A society on the brink. A mythic hero arrives. But is he really here to save them? The dialectics of darkness and light take centre stage in David Alden’s gorgeously bleak production of Wagner’s Lohengrin, revived by Peter Relton at the Royal Opera House.

In Alden’s production the world of Brabant is dark and distorted, a cold atmosphere with large oppressive shadows swallowing the stage, alongside iron beams and brick walls. Set designer Paul Steinberg echoes the work of German Expressionist George Grosz whose cityscapes hold a contorted mirror to the desperation and decay of post-World War One Germany. It is a perfect visual parallel: a society in need of fantasy finds its hero. Enter Lohengrin, the mythic knight whose boat is carried by a magic swan.

Brandon Jovanovitch’s swave Lohengrin has swapped out a shimmering suit of armour for a slick white linen suit that slices through the grime like a beam of sunlight through a caliginous sky. The chorus, whose drab costumes evoke political refugees, welcome him as their almost messianic leader after he saves Jennifer Davis’s Elsa from death at the hands of Telramund. His swan is cleverly not physicalised on stage, but rather evoked through a glimmering lighting effect simulating fluttering wings. The entire cast, and audience, are mesmerised in its presence.

But Alden’s Lohengrin is not one of triumph or chivalric romance. The political intrigue, power play, and subterfuge are brought into the light. Gábor Bretz’s Henrich is portrayed as a Medici-like manipulator rather than a valiant king. Anna Smirnova as the Machiavellian Ortrud’s performance is delightfully crunchy. It is no wonder she can easily manipulate her husband, Craig Colclough as the devilishly narcissistic Telramund. His commanding vocal presence melts in hubris and jealousy, eventually spiralling into the tragic conclusion of the opera. Jenifer Davis returns from the original production to play Elsa, Lohengrin’s doomed lover. Since her 2018 debut, she has performed the role in opera houses across the world.  
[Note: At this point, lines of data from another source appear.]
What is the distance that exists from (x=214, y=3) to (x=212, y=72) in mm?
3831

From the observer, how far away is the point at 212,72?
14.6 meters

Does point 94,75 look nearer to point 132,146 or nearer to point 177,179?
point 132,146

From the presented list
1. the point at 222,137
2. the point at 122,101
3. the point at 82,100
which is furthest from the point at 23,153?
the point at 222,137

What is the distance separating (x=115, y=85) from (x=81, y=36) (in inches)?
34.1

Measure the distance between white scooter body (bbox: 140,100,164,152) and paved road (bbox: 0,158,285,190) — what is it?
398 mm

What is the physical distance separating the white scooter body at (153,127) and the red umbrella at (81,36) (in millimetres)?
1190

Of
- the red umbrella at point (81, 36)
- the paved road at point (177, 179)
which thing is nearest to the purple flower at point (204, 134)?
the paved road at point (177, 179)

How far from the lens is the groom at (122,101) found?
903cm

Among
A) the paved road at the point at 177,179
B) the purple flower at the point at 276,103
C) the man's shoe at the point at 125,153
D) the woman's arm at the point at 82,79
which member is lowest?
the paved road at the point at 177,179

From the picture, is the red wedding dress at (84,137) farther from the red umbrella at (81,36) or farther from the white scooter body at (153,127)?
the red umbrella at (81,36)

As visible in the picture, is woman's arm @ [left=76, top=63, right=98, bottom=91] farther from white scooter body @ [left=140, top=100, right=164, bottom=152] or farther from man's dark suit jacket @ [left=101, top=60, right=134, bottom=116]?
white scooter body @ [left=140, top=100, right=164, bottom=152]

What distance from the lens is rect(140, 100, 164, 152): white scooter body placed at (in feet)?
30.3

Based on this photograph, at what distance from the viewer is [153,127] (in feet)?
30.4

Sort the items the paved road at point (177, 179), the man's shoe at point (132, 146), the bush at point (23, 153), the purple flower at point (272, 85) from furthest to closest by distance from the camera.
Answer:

But the chorus, the townspeople of Brabant are the real victims in Alden’s production. By the final act, they are decked out in Nazi-esque uniforms and march under red and black banners garlanded with a swan, ready to fight and die for blood and soil. A lingering terror enshrouds the darkness around them. They are victims of their own desperation for fantasy, for a hero to lift them from the darkness.

The image of the swan is no longer a beacon of hope but an Orwellian boot stamping on the face of the townspeople. Even the wedding ceremony at the end of Act Two takes place under a neoclassical inspired statue that would not look out of place at a Nuremberg rally. The delicate beauty of Wagner’s music, particularly Lohengrin’s Grail motif, is thrown into a haunting disarray perhaps paralleling the real-life tension between his music and his political beliefs.

There are a plethora of essays and articles on Wagner’s Antisemitism and the appropriation of his music by Nazi Germany. Alden’s production is fully conscious of this problematic history, but instead of shying away from it, he weaves the tension into the production making for an astoundingly visceral rendition of Wagner’s romantic opera.